_Provided passage_
------------------------------------------------------------------------

# How To Eat Out?



## dogcom (May 23, 2009)

Where what is the best food or foods to order that give you the best deal eating out?

I was looking at the Yahoo page and it said pasta is not really the best deal for you but it is good for the restaurant to serve. I suppose carbs in general is the most filling but also the cheapest to make.


----------



## nathan79 (Feb 21, 2011)

My local Italian restaurant charges $15 for their pasta entres. I imagine it's pretty lucrative.

I would say that pizza is the best deal. Unfortunately, it's usually unheathly; nutritious pizza tends to be much more expensive.

Chinese food also tends to be cheap and plentiful (rice and noodles are cheap to prepare).


----------



## andrewf (Mar 1, 2010)

The best deal is food you enjoy but have a hard time preparing yourself. That will vary from person to person. I don't have a barbeque, so it's hard for me to make a good steak at home.


----------



## Cal (Jun 17, 2009)

I had a buddy in the food industry and he told me once that most restaurants make the most profit off of pasta entrees, so when I eat out I avoid ordering pasta.


----------



## andrewf (Mar 1, 2010)

If you enjoy eating pasta, go for it.

Booze seems to be where the very high margins are. I occasionally have a beer with dinner, but I usually just have water.


----------



## Sampson (Apr 3, 2009)

dogcom said:


> Where what is the best food or foods to order that give you the best deal eating out?
> 
> I was looking at the Yahoo page and it said pasta is not really the best deal for you but it is good for the restaurant to serve. I suppose carbs in general is the most filling but also the cheapest to make.


I'm not exactly sure what you are asking, but if you are asking about bang (caloric and nutrient input) for buck (lowest price for consumer), then it must be something like Daal. Lentils are among the most nutritious food stuffs on the planet, and are often at extremely low prices.


----------



## hboy43 (May 10, 2009)

dogcom said:


> Where what is the best food or foods to order that give you the best deal eating out?


Chinese Buffet. One of the few economic breaks we large guys get. I used to be good for 3-4 plates, but my recent difficulties have likely put an end to that.

------------------------------------------------------------------------

Dataset entries
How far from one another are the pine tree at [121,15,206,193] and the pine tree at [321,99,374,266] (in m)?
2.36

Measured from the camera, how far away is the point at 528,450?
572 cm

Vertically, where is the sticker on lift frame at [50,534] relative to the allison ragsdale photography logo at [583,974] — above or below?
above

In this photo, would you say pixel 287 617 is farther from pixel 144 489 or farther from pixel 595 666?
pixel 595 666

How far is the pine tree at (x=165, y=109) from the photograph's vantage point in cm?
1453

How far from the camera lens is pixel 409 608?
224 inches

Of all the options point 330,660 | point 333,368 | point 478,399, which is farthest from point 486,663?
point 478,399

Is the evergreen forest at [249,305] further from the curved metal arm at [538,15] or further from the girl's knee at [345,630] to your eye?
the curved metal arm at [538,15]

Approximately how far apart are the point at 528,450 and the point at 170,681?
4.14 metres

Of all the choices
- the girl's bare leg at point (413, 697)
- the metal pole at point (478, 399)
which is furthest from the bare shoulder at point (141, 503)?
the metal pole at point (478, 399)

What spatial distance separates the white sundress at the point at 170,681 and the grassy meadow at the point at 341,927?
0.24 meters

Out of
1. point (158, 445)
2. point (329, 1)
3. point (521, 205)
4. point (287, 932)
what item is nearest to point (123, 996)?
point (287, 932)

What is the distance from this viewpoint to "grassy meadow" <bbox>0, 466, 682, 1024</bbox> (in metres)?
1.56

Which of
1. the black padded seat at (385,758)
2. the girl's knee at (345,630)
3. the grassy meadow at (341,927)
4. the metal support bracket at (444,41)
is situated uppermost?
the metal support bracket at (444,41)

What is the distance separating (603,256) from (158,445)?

------------------------------------------------------------------------

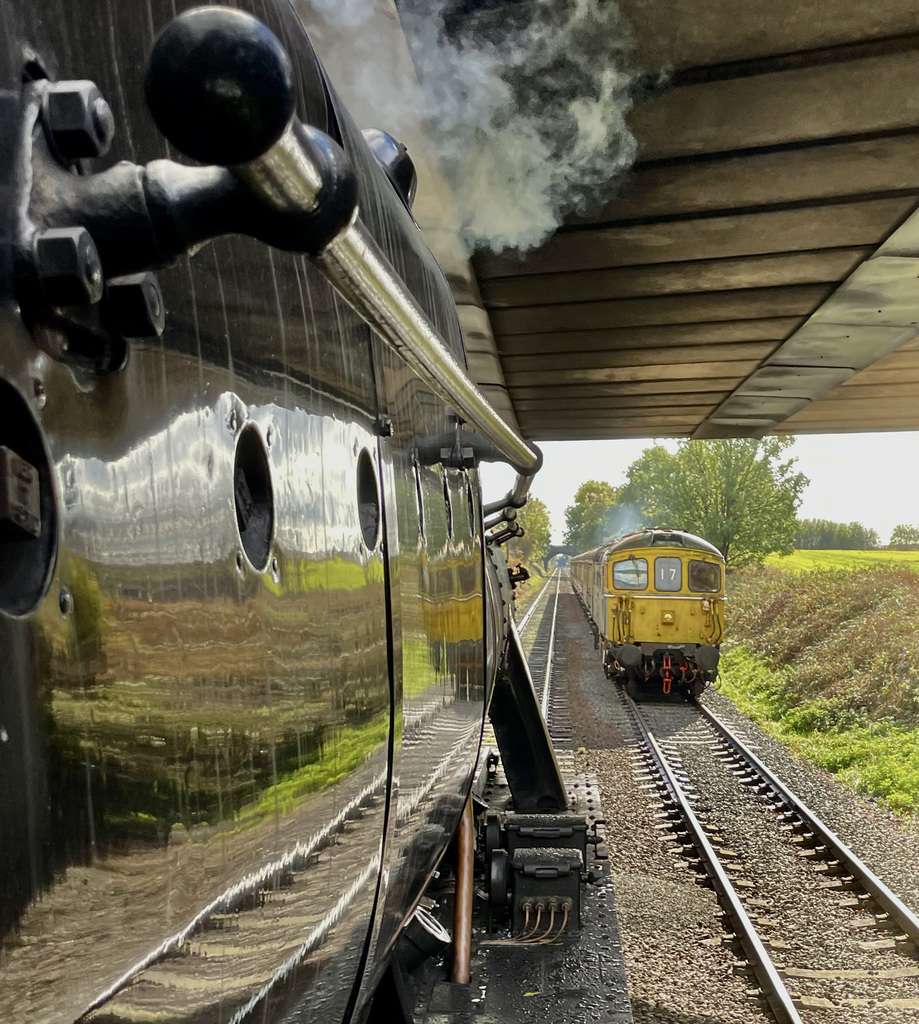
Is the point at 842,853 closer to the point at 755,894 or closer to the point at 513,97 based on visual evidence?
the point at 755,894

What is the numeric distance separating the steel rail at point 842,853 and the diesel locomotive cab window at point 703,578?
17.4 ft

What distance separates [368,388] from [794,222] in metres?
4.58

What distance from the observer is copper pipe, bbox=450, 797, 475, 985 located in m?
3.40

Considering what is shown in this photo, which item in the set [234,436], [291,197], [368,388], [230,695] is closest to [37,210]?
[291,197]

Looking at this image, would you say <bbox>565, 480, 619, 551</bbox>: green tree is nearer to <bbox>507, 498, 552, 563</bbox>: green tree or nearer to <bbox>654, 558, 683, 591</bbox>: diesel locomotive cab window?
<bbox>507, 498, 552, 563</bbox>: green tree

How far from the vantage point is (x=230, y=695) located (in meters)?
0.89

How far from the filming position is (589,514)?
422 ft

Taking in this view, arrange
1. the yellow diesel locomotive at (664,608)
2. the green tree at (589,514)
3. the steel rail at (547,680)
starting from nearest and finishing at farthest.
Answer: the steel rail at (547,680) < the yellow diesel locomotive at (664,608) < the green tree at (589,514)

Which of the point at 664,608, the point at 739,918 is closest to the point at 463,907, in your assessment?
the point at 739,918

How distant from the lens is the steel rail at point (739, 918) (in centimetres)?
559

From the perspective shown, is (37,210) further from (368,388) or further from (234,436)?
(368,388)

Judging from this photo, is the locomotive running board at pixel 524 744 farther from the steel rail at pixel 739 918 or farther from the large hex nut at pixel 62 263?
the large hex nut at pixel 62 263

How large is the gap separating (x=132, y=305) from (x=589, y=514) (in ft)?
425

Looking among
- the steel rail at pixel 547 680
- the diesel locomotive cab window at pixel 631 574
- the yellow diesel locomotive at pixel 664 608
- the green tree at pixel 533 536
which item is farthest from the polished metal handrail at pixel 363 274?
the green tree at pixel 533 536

------------------------------------------------------------------------

_Requirement A_
In the forum thread on eating out, how much does nathan79's local Italian restaurant charge for its pasta entrees?
_Requirement B_
Pick up the forum thread on eating out after its final post and continue it.

_Output A_
$15

_Output B_
As someone above mentioned, Chinese is also a food style I currently can't cook at home (lack of knowledge, too many exotic ingredients). Burgers, steaks, pasta, pizza I can do.

I was once at a place where they prepared stir frys for you (Mongolian Village?) and charge by weight. I referred to it as an anti-buffet.

hboy43


----------



## Plugging Along (Jan 3, 2011)

It really depends on what you're looking for. I base good value on things that are either time consumer or things I can't do at home. My first choice is sushi because if you do it wrong at home, you can get quite sick, and it's also hard to find the good sushi grade fish. My second thing I don't do at home is Indian food because of all the spices, and I have tried it, and have problems getting the same results.

In terms of value for money, I guess it would be buffets, and places that are family friendly that can drown out the noise of two little ones. Not having to clean up after is priceless for me.


----------



## Max (Apr 4, 2009)

Vietnamese. You get a noodle soup (or rice vermicelli dish) literally as big as your head for $5-10, relatively healthy, and great tasting.

Greek is usually pretty reasonably priced considering the massive portions, you can almost always make 2 meals out of one.

If you stay away from drinks, appetizers, and deserts, the price of eating out is really not that bad.


----------



## dogcom (May 23, 2009)

Sushi and Japanese food is good as plugging along mentions and it is usually reasonably priced. Living in Richmond BC and being close to the fresh seafood gives restaurants the ability to give you quality seafood at a reasonable price. Thanks for mentioning the Vietnamese food Max I haven't had that in a long time and I think will get that the next time I go out.

Also mentioned going out to get what you can't cook or cook good enough at home or it is far to time consuming to do it yourself. A buffet is great value as hboy43 said as long as it has quality food that is cooked right and is clean. The only thing with a buffet is I hate it if anyone wastes their food, to me don't put on your plate what you can't eat.


----------



## andrewf (Mar 1, 2010)

Max said:


> Vietnamese. You get a noodle soup (or rice vermicelli dish) literally as big as your head for $5-10, relatively healthy, and great tasting.
> 
> Greek is usually pretty reasonably priced considering the massive portions, you can almost always make 2 meals out of one.
> 
> If you stay away from drinks, appetizers, and deserts, the price of eating out is really not that bad.


Isn't Pho just a big bowl of MSG and noodles?


----------



## peterk (May 16, 2010)

For me it's chinese food & sushi, wings night, and fine dining. Everything else is cut. I've been to montanas,boston pizza/local sports bars one too many times and every time I go I feel ripped off.

Chinese food and sushi I can't make myself
Wing nights are cheap
Fine dining is excellent food at only ~75-100% more than boston pizza or whatever. Going to a fancy restaurant 6-8 times a year instead of boston pizza 12 times is a no brainer to me.


----------



## Plugging Along (Jan 3, 2011)

I was in some sort of class or something, and they went over the things that had the biggest mark ups aka biggest rip offs.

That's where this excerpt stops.